I spent twenty horseless years going to university, working and having children. Canada is a pretty expensive place to own horses, so it wasn't ever really an option. I was forty or so when my husband came home to tell me that he'd offered me as new owner for a chestnut Arab mare who had been owned by a friend of his. I didn't know whether to be delighted or horrified. I'd met the mare once and she wasn't exactly the friendliest creature on the planet, but in the end, a horse nut is a horse nut after all. I found a place for her in a stable in Alexandria and found myself a new group of friends who undertook my retraining as a rider so that I wouldn't kill myself with this green filly.

All of that was about 15 years ago. I still have the mare, Dorika, as well as two of her sons. I also have the son of a lovely white mare that I bought soon after acquiring Dory, a couple of gift geldings, one purchase who is worth his weight in gold for his patience and reliability with novice riders, and a filly who is growing up to take Dory's place as top mare someday. The horses are beginning to earn their carrots taking people for trail rides, but their real value is in maintaining my sanity.

Today I decided that I'd spent enough time doing errands and whatnot, so I called Hortense's husband, Morad, to see if he was free for a ride. He also trains and competes with local horses, so their work schedules often have holes in them that allow rides. We took two of my boys out for a trip around the local stables, stopping for tea here and there, trying out a nice looking mare, and generally fooling around for a couple of hours, but at the same time working on the training for the horses.
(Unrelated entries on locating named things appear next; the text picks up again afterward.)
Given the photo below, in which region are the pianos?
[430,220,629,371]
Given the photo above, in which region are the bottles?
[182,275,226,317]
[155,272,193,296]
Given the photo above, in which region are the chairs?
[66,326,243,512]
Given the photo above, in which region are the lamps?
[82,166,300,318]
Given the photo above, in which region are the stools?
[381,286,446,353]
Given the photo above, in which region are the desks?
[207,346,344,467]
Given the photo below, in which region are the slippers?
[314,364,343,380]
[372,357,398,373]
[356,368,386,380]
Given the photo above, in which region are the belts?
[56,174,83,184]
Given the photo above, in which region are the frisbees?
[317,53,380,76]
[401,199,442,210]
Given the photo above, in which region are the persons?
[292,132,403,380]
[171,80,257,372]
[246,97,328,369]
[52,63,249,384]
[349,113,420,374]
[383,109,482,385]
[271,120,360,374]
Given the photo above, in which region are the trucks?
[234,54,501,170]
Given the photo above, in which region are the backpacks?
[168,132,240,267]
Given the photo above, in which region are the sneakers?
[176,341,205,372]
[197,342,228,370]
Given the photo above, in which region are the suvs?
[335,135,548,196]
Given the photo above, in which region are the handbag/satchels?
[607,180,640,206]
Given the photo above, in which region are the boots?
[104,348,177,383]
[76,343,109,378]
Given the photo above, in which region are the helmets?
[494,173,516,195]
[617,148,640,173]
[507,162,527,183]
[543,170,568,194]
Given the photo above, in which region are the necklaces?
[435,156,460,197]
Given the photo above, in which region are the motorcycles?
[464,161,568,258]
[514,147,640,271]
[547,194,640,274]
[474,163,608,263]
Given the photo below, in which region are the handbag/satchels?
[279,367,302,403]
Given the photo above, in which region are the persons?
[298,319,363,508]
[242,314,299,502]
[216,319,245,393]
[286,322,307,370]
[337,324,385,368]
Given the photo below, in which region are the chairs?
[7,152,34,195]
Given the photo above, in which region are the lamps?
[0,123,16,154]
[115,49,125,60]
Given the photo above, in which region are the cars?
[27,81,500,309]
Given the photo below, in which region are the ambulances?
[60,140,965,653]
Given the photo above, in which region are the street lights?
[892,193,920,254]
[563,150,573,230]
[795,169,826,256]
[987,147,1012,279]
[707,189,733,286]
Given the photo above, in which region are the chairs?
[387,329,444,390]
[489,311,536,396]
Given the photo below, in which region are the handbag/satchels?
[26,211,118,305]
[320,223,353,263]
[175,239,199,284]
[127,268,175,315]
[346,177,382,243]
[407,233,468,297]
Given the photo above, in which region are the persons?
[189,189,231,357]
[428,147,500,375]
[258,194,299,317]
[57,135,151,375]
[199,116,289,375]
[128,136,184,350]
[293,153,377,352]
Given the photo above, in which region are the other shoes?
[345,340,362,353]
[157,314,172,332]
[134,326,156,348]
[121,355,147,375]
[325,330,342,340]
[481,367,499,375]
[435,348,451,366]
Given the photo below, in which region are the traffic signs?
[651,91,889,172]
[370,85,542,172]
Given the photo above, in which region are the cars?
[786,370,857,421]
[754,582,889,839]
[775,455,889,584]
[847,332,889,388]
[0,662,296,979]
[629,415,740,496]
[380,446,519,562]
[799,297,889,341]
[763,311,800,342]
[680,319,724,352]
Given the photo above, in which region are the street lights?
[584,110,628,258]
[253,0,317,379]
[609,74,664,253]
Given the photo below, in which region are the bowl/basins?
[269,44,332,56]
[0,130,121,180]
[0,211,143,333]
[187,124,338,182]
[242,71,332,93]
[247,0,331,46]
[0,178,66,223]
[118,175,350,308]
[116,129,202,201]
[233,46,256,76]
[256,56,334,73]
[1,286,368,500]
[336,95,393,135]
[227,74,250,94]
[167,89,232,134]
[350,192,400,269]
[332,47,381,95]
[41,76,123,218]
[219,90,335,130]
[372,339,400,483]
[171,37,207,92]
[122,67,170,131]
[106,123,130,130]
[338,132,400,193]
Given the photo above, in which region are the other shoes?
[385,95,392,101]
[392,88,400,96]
We made one stop for tea at a house near Morad's new place. The fellaheen who own the house buy and sell horses on a very small scale. There is usually a young stallion or mare tied outside the front door between training sessions with a cart or saddle. Today there were three horses there, an older mare being shod, a young stallion and a filly. I was riding my younger gelding who didn't really get the idea that he had to stand still while I was drinking a hot cup of tea and we had to walk in a few circles before he decided to cooperate. Thinking about it now, drinking hot tea on a horse is probably something that I should tell the kids not to try at home, but at the time it seemed like a perfectly reasonable thing to do.

At my age, I really shouldn't be doing silly things I suppose, but I find that life is much more interesting when I do. That's one of the things that the horses give me, a chance to play. I go exploring, I play games like trying to pluck flowers from a wall, I go fruit picking with four-legged ladders during mulberry season. It's fun and the horses don't ever turn around to me and tell me that it's time I grew up. Partners in crime.